#### [Text under study]
=== Section Start ===
On the run with the sled dogs of the Ferme L’aventure

The thrill of gliding quietly across the snow on a full moon, with only the whistling of sleds and the breathing of dogs for company, is incomparable. Cold air brushes your face, and as the light fades and the moon rises, the snow glistens and the trees darken in the distance. That’s the magic of dog sledding, and you can do it just 45 minutes from Ottawa at Ferme L’aventure.
Caroline Héroux, her partner Steve Fleury and their three children, ages 15, 13 and 11, keep 28 dogs on their 225-acre farm in Low, Quebec, just north of Wakefield. The dogs are a mix of Eurohounds and Alaskan sled dogs, bred for speed and the relative warmth of our winters. A purebred husky, Héroux explains, would find our winters too warm.
“But Eurohounds listen well, they tolerate heat, they run fast and they have an easy-going temperament,” she says. They are real athletes ready to exert themselves; show them a harness and they start singing. It’s a crescendo of noise until they’re gone, when they settle into stride and contented silence, saving their breath for the work at hand.

Currently Héroux and Fleury offer two daily outings throughout the winter. About to embark on their eighth season, the couple have seen growing interest in the sport. “It would take 100 dogs to meet the demand,” says Héroux. Over the past few years, the family has welcomed many rescue dogs to their team, but now they are starting to breed their own.

Each dog is fed twice a day; in the morning with soup and in the evening, after work, with fiber nuggets that come from New Brunswick and proteins that include meat, eggs and fish.
=== Section End ===
#### [Raw data]
=== Section Start ===
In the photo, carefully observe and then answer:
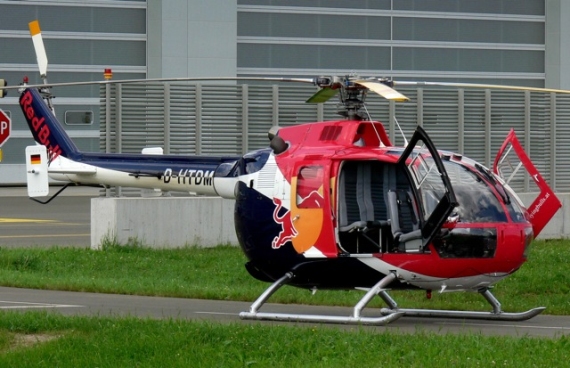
=== Section End ===
#### [Work item A]
From the piece on Ferme L'aventure, set down word for word the part starting with "Currently Héroux and" and going on through "eggs and fish.".
#### [Work item B]
Answer these questions from the piece on Ferme L'aventure:
(i) How many dogs does the family keep on its farm?
(ii) How many outings a day do Héroux and Fleury offer during the winter?
(iii) Where do the fiber nuggets in the dogs' evening meal come from?

#### [Task output A]
Currently Héroux and Fleury offer two daily outings throughout the winter. About to embark on their eighth season, the couple have seen growing interest in the sport. “It would take 100 dogs to meet the demand,” says Héroux. Over the past few years, the family has welcomed many rescue dogs to their team, but now they are starting to breed their own.

Each dog is fed twice a day; in the morning with soup and in the evening, after work, with fiber nuggets that come from New Brunswick and proteins that include meat, eggs and fish.

#### [Task output B]
(i) 28 dogs
(ii) Two
(iii) New Brunswick